A especificação BPMN 2.0 vai mais além quando realiza uma distinção destes fluxos em diagramas distintos: o de Processo, ou Orquestração (que representa a sequência das atividades do processo de negócio) e os de Colaboração e Conversação (que representam exclusivamente a comunicação entre processos de negócio e outros participantes externos).

Apenas para reforçar a diferença semântica existente entre estes dois elementos de BPMN, veja um outro exemplo em que o fluxo de atividades não poderia ser representado pelo fluxo de mensagens:

BPMN - exemplo de processo de tele-entrega de pizzaria

Exemplo de processo de tele-entrega de pizza (traduzido livremente do modelo "5.2 The Pizza Collaboration" em «1» BPMN 2.0 by Example).

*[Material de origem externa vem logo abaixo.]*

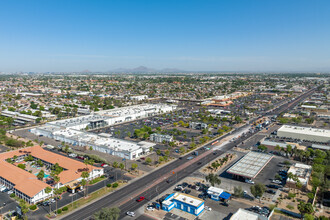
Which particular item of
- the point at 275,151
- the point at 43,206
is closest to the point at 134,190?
the point at 43,206

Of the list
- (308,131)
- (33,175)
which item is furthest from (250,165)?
(33,175)

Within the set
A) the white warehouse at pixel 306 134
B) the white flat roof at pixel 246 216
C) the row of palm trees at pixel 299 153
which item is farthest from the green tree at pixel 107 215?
the white warehouse at pixel 306 134

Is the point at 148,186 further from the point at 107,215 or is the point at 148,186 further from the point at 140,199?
the point at 107,215

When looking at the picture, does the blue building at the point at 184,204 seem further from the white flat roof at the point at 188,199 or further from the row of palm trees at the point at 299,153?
the row of palm trees at the point at 299,153

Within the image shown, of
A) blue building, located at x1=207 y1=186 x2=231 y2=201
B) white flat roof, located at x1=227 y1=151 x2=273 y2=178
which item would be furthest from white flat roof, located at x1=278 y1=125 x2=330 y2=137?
blue building, located at x1=207 y1=186 x2=231 y2=201

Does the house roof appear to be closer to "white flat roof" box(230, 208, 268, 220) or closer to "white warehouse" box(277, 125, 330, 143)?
"white flat roof" box(230, 208, 268, 220)

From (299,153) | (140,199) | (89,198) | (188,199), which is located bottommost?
(89,198)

Observe no exemplo acima como não seria possível garantir a compreensão do fluxo de atividades do processo se elas fossem representadas apenas pelos fluxos de mensagem. Além disso, note como os fluxos de cada um dos processos (do cliente e da pizzaria) são independentes um do outro: cada um tem seu evento de início, sua própria sequência de atividades e seu evento de término. É possível ler o flluxo do processo do cliente sem conhecer o processo da pizzaria, assim como é possível ler o fluxo do processo da pizzaria sem conhecer o processo do cliente. Essa independência é fundamental para uma diagramação de processos correta, e este tipo de leitura é um excelente exercício na hora de elaborar seus próprios modelos de processos.

Portanto, ao desenvolver seu modelo, lembre-se de garantir que o fluxo de atividades esteja íntegro. Onde houver dependência de execução entre as atividades do processo, a mesma deve ser representada usando o conector de sequence flow.